· 4 min read
Data Freshness and Trust in Agent APIs
When an AI agent tells someone that a product costs £249 and is in stock, the person trusts that answer. They click through expecting to find that price on the retailer’s website. If the price has changed to £279 since the data was last checked, or the item has sold out entirely, that trust is broken - and it is very hard to rebuild.
Data freshness is one of the least discussed and most consequential design problems in agent-facing APIs.
The staleness problem
Product data goes stale the moment it is captured. Prices change because of promotions starting or ending, competitor price matching, stock-level-driven pricing adjustments, or simply because the retailer updated their catalogue. Availability changes because products sell out, are restocked, or move between fulfilment centres.

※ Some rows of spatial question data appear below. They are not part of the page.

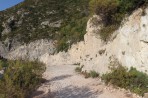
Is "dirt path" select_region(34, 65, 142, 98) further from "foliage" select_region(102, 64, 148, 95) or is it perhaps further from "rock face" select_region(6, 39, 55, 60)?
"rock face" select_region(6, 39, 55, 60)

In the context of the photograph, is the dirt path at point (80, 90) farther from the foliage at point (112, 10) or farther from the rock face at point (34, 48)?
the rock face at point (34, 48)

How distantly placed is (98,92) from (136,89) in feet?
6.32

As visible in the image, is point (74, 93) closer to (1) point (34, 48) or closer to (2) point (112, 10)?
(2) point (112, 10)

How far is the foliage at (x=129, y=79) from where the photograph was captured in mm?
12781

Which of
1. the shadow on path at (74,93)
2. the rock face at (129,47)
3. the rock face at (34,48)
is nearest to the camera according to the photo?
the shadow on path at (74,93)

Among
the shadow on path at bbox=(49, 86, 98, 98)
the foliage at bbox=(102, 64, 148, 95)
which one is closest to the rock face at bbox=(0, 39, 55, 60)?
the shadow on path at bbox=(49, 86, 98, 98)

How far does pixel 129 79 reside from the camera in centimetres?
1341

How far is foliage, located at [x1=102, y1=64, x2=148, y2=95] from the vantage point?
1278cm

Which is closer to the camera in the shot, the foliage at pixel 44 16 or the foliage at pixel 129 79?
the foliage at pixel 129 79

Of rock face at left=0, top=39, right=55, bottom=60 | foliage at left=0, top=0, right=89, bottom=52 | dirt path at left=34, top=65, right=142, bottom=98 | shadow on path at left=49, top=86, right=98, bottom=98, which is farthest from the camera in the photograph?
foliage at left=0, top=0, right=89, bottom=52

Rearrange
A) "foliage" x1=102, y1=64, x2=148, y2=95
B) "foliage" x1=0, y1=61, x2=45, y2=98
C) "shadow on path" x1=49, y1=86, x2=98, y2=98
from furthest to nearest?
"shadow on path" x1=49, y1=86, x2=98, y2=98 → "foliage" x1=102, y1=64, x2=148, y2=95 → "foliage" x1=0, y1=61, x2=45, y2=98

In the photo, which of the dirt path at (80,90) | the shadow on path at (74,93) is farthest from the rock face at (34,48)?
the shadow on path at (74,93)

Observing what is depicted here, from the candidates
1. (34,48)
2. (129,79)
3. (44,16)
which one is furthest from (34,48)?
(129,79)

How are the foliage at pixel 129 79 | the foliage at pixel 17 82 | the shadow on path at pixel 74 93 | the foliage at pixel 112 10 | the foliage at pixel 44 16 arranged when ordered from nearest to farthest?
the foliage at pixel 17 82 → the foliage at pixel 129 79 → the shadow on path at pixel 74 93 → the foliage at pixel 112 10 → the foliage at pixel 44 16
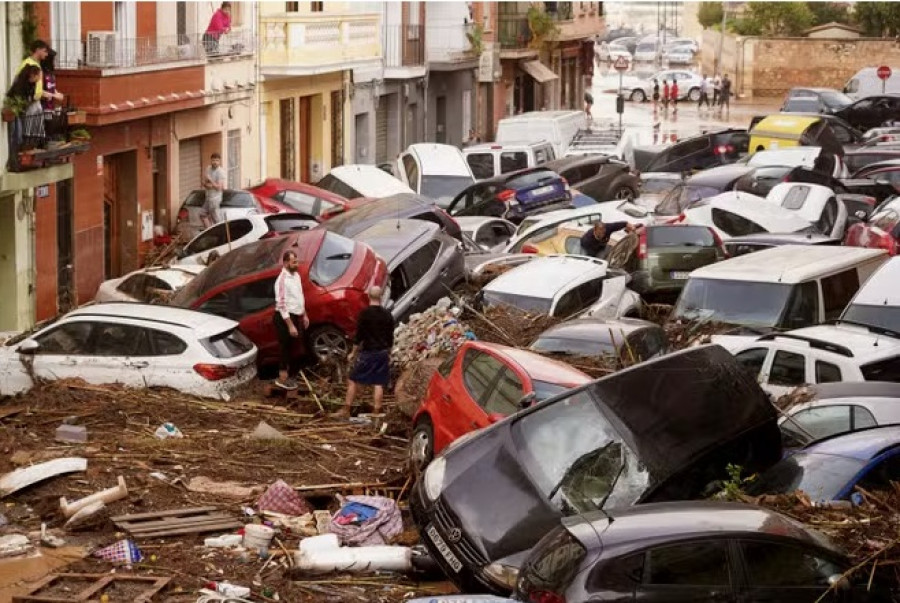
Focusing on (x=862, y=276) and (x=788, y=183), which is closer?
(x=862, y=276)

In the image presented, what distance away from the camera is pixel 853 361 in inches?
691

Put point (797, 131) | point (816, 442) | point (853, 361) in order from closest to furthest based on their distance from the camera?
1. point (816, 442)
2. point (853, 361)
3. point (797, 131)

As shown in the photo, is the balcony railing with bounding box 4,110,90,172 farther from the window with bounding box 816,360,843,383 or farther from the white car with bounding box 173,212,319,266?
the window with bounding box 816,360,843,383

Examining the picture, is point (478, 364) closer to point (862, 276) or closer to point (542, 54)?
point (862, 276)

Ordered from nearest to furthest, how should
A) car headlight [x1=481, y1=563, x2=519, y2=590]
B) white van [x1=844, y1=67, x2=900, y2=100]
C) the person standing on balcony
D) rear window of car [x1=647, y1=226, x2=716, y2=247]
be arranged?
car headlight [x1=481, y1=563, x2=519, y2=590] → rear window of car [x1=647, y1=226, x2=716, y2=247] → the person standing on balcony → white van [x1=844, y1=67, x2=900, y2=100]

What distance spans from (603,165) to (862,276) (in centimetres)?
1563

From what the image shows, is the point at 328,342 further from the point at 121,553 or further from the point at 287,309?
the point at 121,553

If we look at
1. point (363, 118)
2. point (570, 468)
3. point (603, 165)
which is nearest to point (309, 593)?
point (570, 468)

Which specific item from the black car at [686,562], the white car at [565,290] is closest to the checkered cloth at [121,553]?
the black car at [686,562]

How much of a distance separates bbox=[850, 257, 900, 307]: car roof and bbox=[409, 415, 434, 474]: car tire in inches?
250

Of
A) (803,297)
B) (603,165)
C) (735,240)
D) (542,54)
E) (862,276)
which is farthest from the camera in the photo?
(542,54)

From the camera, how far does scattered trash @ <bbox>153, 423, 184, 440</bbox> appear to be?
657 inches

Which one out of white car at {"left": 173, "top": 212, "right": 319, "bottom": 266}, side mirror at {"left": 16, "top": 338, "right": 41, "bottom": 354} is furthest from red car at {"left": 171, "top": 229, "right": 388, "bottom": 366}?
white car at {"left": 173, "top": 212, "right": 319, "bottom": 266}

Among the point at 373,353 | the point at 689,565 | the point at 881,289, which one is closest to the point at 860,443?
the point at 689,565
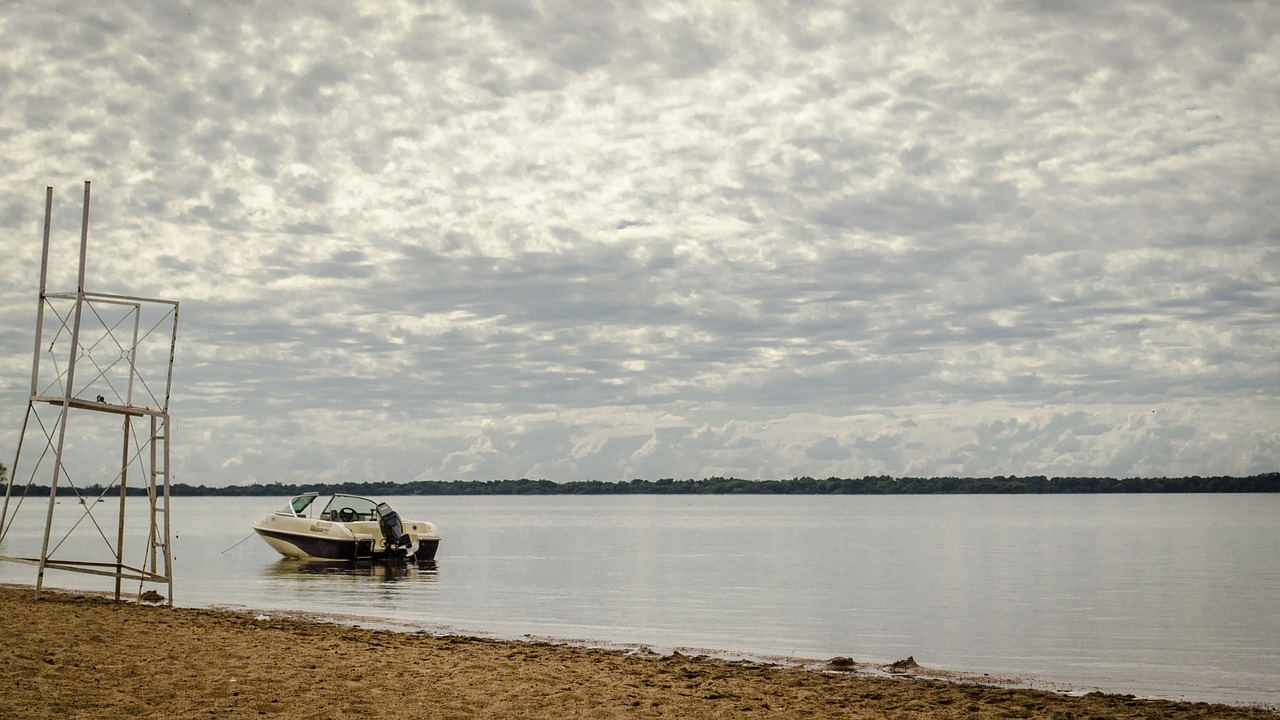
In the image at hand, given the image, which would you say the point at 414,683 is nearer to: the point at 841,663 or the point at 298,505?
the point at 841,663

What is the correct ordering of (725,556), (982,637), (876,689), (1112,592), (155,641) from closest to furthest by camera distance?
(876,689) → (155,641) → (982,637) → (1112,592) → (725,556)

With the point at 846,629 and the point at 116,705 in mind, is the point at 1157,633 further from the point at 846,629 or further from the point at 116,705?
the point at 116,705

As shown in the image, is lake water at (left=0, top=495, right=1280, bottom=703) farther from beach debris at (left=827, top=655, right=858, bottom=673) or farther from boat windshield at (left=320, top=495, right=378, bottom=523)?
boat windshield at (left=320, top=495, right=378, bottom=523)

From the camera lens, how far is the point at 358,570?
119 ft

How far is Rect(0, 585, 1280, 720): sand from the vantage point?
10602 mm

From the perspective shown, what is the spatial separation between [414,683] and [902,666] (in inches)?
300

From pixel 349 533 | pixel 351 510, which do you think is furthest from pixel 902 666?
pixel 351 510

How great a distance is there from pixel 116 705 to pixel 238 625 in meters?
7.30

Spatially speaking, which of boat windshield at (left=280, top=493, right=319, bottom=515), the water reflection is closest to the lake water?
the water reflection

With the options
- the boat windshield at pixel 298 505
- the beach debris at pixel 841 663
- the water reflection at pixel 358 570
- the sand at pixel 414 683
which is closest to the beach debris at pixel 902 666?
the sand at pixel 414 683

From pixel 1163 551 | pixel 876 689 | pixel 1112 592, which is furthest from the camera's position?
pixel 1163 551

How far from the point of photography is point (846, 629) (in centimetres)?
2200

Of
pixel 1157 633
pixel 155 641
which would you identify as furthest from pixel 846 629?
pixel 155 641

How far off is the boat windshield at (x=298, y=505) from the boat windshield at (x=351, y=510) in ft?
2.35
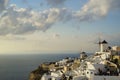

The rate of change varies by category and merchant. A popular electronics product during a sale event might see price changes multiple times a day. A niche accessory from a smaller retailer might hold steady for weeks. The challenge is that a data service cannot know in advance which products are about to change - it can only know how recently it checked.
This creates an asymmetry. The data service knows the age of its data. The consuming agent, and by extension the user, often does not - unless the service explicitly communicates it.
The cost of getting it wrong
When fresh data and stale data look identical in an API response, the agent has no way to calibrate its confidence. It presents a two-day-old price with the same certainty as a two-hour-old one. The user acts on information that may no longer be accurate.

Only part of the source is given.